REQUIREMENTS ▸ Transcribe the records exactly from the line with "What physical distance" to the end, both included.

RECORD LIST ▸
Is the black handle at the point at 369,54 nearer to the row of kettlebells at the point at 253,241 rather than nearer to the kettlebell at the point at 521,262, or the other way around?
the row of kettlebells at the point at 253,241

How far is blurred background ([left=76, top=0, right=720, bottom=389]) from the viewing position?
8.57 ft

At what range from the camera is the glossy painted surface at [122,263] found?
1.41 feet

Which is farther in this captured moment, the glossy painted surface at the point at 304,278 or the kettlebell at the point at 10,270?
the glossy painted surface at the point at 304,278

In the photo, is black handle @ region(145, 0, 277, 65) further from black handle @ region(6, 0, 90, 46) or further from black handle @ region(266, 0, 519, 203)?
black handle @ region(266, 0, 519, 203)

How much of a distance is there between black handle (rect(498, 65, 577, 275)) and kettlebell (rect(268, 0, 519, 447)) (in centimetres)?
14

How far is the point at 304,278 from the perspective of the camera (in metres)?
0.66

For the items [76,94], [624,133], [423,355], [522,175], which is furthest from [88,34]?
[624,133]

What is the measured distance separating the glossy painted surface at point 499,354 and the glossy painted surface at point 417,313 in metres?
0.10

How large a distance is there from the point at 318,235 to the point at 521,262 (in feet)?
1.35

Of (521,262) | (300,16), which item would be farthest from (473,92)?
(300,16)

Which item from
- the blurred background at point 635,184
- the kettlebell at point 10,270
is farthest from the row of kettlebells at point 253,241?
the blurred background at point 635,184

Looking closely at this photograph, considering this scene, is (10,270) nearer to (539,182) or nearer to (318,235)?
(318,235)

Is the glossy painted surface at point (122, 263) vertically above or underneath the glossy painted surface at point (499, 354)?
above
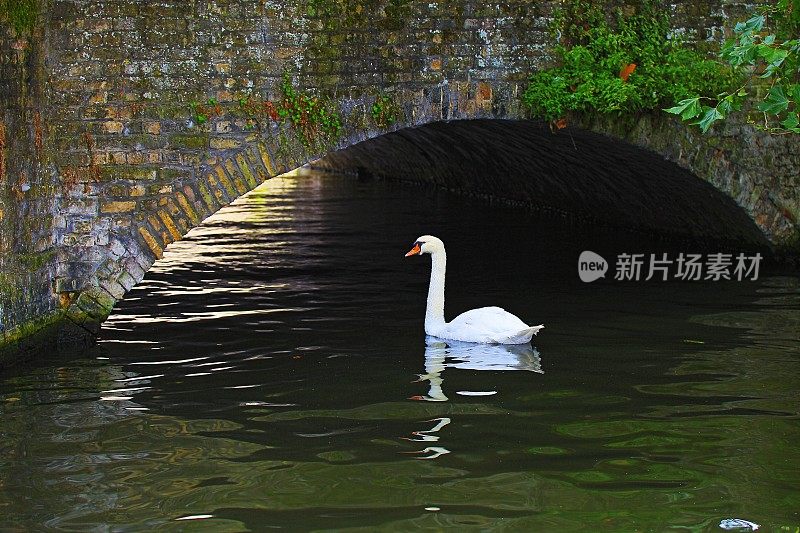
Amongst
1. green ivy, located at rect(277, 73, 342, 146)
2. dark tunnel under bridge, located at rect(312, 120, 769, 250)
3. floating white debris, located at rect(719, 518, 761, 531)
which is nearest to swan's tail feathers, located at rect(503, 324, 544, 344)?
green ivy, located at rect(277, 73, 342, 146)

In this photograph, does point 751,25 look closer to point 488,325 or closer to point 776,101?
point 776,101

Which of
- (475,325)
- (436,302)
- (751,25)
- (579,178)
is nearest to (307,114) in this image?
(436,302)

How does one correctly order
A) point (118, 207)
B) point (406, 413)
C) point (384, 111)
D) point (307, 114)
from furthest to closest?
point (384, 111)
point (307, 114)
point (118, 207)
point (406, 413)

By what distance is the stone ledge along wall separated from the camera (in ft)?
29.6

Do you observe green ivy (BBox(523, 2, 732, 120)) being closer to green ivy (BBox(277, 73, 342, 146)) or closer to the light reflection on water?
green ivy (BBox(277, 73, 342, 146))

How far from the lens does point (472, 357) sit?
9062mm

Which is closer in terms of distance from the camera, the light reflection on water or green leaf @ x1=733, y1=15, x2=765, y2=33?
the light reflection on water

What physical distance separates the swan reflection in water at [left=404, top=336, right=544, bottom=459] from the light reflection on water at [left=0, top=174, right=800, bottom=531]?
0.10 feet

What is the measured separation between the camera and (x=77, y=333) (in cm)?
945

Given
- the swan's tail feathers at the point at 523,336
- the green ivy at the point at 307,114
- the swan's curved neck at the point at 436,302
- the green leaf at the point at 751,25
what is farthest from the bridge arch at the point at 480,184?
the green leaf at the point at 751,25

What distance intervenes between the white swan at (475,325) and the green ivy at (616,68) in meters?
1.82

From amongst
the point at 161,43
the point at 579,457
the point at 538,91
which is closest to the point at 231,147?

EXERCISE OUTPUT ▸
What physical distance separates the swan reflection in water at [left=404, top=336, right=544, bottom=459] from the light reflection on water at [left=0, top=174, right=800, bottom=531]?
0.10 feet

What is the measured separation between the camera and (x=77, y=333) (in cm)?
945

Given
- the swan's tail feathers at the point at 523,336
- the green ivy at the point at 307,114
- the swan's curved neck at the point at 436,302
- the green leaf at the point at 751,25
what is farthest from the bridge arch at the point at 480,184?
the green leaf at the point at 751,25

What distance intervenes between the white swan at (475,325) and the green ivy at (616,68) in meters?
1.82

From amongst
the point at 161,43
the point at 579,457
the point at 538,91
which is closest to the point at 231,147?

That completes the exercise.